SHORT EXERCISE:
Please copy the records word for word, everything from the very start down through the line containing "102 centimetres", and leave the pictures out.

DATASET EXCERPTS:
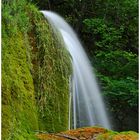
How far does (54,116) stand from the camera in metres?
6.49

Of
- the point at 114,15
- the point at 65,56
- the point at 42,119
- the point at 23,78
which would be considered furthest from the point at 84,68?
the point at 114,15

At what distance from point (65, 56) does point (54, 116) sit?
102 centimetres

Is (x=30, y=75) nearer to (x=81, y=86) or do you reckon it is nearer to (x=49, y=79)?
(x=49, y=79)

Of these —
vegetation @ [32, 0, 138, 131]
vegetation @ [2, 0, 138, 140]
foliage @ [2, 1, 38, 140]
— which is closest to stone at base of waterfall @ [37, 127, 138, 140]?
vegetation @ [2, 0, 138, 140]

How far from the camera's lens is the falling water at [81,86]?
8531mm

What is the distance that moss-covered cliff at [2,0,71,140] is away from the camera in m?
4.25

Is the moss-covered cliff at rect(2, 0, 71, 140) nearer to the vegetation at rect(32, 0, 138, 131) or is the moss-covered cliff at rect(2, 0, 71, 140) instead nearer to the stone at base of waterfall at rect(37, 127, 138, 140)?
the stone at base of waterfall at rect(37, 127, 138, 140)

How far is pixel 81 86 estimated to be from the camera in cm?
955

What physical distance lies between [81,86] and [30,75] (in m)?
4.08

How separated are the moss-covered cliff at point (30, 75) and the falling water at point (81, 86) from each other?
117cm

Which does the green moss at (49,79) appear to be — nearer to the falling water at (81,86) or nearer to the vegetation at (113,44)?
the falling water at (81,86)

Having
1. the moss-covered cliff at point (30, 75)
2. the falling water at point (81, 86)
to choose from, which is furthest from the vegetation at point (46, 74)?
the falling water at point (81, 86)

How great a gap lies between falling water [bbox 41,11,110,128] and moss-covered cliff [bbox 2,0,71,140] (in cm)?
117

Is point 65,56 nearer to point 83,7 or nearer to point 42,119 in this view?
point 42,119
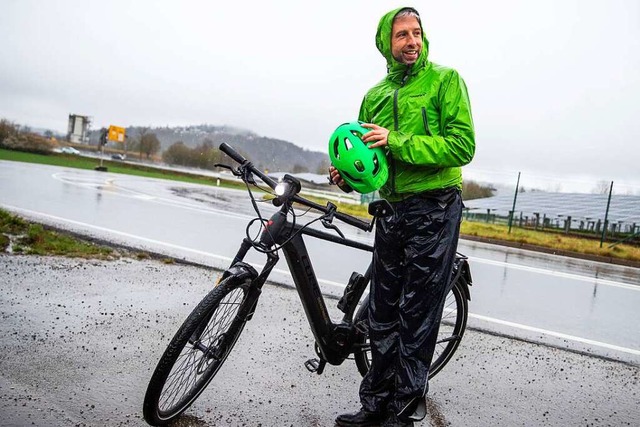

SOLUTION:
How far does (54,116) stand from the camera in metres?
6.49

Of
- the point at 114,15
- the point at 65,56
- the point at 42,119
- the point at 23,78
which would be considered furthest from the point at 84,68?
the point at 114,15

At what distance from point (65, 56) does point (54, 116) sit?
102 centimetres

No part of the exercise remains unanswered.